**Reading text:**
Another method can be creating relationships between meta keywords of two pages that are linked to each other. For instance, meta keywords specified on a web page at a depth of one hyperlink from another webpage can be given a higher weightage while calculating relationship score as opposed to a web page that is at a depth of five hyperlinks from the webpage. In one embodiment, only a predetermined number of meta keywords, for instance the first twenty, on each web page may be considered for building relationships. Since meta keywords are not case sensitive, web pages generally specify meta keywords in lower, upper or mixed letter case. Hence, the letter case/capitalization of acronyms such as “ufo” or certain case sensitive words such as names of companies may not be represented correctly within meta keywords. In order to understand the correct representation of a meta keyword, the letter case of all words in the web page content that were found as meta keywords while crawling the Internet, can be stored and used to determine the correct letter case representation of each meta keyword. Those skilled in the art shall appreciate that the different parameters specified are merely exemplary and shall not be construed as being the only parameters to be taken into consideration while building relationship scores. The present invention shall have the full scope of the claims.
As per another embodiment, while creating relationships between meta keywords, building relationship scores or building occurrence counts, the relationship generator 310 may also adjust relationships, relationship scores and occurrence counts using the IP address of the crawled webpage and/or the subnet of the crawled webpage that is being used to build such relationships, relationship scores or occurrence counts. A subnet is a portion of a network that shares a common address component. The filtering process may be carried out to reduce or eliminate skews while building relationships between meta keywords.

**Given task:**
Reproduce the part of the meta keyword passage starting at "As per another" and ending at "between meta keywords.". Rely only on the meta keyword passage above.

**Dataset entries:**
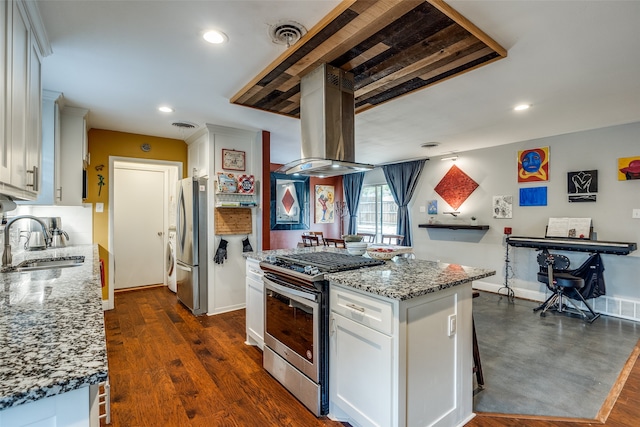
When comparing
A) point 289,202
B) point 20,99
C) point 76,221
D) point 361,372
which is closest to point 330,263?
point 361,372

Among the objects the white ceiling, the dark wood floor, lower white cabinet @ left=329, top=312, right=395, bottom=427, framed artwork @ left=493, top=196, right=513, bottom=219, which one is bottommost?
the dark wood floor

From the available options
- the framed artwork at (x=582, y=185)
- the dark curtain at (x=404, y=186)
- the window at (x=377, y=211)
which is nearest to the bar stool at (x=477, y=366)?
the framed artwork at (x=582, y=185)

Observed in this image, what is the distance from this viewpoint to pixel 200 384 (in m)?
2.29

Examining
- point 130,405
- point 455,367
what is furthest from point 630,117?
point 130,405

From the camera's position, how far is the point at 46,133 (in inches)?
→ 106

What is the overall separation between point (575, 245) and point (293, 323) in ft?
12.3

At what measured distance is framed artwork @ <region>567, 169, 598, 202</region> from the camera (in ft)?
12.9

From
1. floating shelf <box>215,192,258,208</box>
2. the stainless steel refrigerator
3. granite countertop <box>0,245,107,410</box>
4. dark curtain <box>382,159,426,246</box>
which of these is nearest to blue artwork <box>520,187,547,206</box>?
dark curtain <box>382,159,426,246</box>

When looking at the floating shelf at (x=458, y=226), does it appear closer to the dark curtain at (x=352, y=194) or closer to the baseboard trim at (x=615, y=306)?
the baseboard trim at (x=615, y=306)

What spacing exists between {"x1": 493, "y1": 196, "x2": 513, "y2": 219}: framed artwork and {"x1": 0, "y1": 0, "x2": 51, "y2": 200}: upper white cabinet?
5423 millimetres

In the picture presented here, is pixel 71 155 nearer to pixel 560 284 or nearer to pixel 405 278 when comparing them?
pixel 405 278

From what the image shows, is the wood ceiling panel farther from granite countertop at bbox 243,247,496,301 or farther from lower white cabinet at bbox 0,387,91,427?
lower white cabinet at bbox 0,387,91,427

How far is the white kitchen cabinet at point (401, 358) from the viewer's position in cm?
153

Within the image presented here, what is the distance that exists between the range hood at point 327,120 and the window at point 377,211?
449 cm
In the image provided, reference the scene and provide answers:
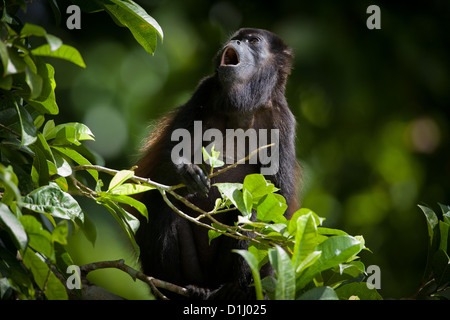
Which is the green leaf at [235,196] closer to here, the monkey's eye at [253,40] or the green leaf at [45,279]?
the green leaf at [45,279]

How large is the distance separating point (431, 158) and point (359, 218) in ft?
3.38

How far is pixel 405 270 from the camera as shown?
618cm

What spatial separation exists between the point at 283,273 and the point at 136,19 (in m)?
1.30

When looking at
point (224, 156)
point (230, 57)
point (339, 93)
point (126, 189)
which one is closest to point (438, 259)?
point (126, 189)

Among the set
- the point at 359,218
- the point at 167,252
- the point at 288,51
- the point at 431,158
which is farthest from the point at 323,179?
the point at 167,252

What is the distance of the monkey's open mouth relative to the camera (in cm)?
414

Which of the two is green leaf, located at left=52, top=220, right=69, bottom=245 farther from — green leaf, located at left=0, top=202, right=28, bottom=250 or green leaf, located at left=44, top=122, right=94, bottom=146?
green leaf, located at left=44, top=122, right=94, bottom=146

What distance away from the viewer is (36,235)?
196cm

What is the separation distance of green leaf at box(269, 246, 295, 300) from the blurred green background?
3392mm

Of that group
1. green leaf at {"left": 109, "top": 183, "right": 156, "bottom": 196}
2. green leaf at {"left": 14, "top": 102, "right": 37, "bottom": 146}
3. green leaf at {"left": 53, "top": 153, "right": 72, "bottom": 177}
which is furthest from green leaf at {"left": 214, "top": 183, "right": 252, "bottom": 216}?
green leaf at {"left": 14, "top": 102, "right": 37, "bottom": 146}

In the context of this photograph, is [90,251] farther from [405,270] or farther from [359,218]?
[405,270]

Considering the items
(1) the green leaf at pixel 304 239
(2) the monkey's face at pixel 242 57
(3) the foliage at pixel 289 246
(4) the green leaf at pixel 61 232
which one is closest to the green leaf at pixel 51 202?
(4) the green leaf at pixel 61 232

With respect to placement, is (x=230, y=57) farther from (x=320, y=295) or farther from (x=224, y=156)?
(x=320, y=295)
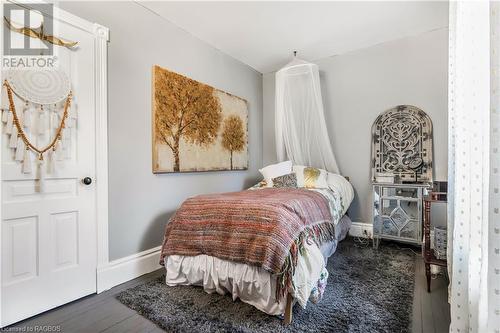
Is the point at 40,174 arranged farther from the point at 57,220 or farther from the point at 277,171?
the point at 277,171

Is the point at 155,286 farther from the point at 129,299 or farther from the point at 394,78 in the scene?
the point at 394,78

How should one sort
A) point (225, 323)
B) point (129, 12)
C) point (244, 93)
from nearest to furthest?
point (225, 323)
point (129, 12)
point (244, 93)

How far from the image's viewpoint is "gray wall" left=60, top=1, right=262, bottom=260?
7.06ft

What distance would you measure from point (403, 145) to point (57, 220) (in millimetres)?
3580

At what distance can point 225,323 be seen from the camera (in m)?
1.56

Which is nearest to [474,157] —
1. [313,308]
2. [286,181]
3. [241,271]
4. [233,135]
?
[313,308]

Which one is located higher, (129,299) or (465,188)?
(465,188)

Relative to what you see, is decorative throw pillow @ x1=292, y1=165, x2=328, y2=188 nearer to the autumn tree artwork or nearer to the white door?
the autumn tree artwork

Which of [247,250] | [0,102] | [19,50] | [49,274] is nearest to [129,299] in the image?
[49,274]

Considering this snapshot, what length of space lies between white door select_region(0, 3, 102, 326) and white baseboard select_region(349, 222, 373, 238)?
2.97 m

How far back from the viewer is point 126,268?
2197 mm

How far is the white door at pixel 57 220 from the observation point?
161 cm

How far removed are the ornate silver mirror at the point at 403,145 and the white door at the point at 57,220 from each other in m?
3.15

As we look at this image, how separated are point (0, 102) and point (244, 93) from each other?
2746 millimetres
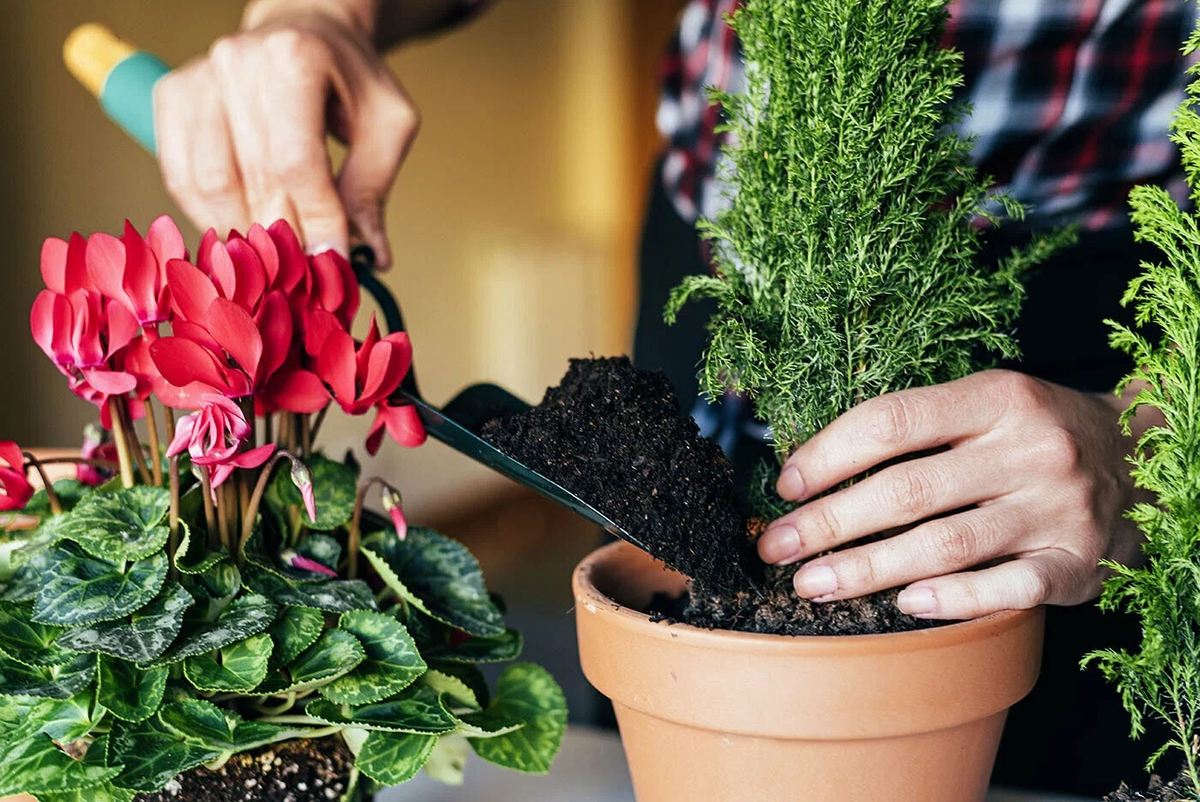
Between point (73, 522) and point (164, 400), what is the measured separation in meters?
0.12

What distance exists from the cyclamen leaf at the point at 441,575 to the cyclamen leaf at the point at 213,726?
0.46ft

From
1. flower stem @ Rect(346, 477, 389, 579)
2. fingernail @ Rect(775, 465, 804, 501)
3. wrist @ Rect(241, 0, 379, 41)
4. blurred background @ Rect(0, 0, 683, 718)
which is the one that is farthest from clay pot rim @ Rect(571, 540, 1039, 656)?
blurred background @ Rect(0, 0, 683, 718)

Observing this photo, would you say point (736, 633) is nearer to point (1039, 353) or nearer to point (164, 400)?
point (164, 400)

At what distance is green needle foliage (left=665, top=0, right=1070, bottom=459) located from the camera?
64 cm

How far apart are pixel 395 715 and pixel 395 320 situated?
0.33 m

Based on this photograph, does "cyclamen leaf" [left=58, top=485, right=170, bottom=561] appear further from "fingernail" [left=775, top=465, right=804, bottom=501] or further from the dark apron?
the dark apron

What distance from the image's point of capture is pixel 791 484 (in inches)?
26.2

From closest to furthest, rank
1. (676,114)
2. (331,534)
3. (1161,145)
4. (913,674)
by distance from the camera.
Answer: (913,674), (331,534), (1161,145), (676,114)

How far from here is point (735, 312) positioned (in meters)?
0.68

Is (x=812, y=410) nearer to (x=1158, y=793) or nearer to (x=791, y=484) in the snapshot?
(x=791, y=484)

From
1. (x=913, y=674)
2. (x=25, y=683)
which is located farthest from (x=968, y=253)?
(x=25, y=683)

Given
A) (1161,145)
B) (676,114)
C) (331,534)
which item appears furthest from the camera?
(676,114)

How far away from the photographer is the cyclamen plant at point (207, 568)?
0.61m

**Complete response:**
As per another embodiment, while creating relationships between meta keywords, building relationship scores or building occurrence counts, the relationship generator 310 may also adjust relationships, relationship scores and occurrence counts using the IP address of the crawled webpage and/or the subnet of the crawled webpage that is being used to build such relationships, relationship scores or occurrence counts. A subnet is a portion of a network that shares a common address component. The filtering process may be carried out to reduce or eliminate skews while building relationships between meta keywords.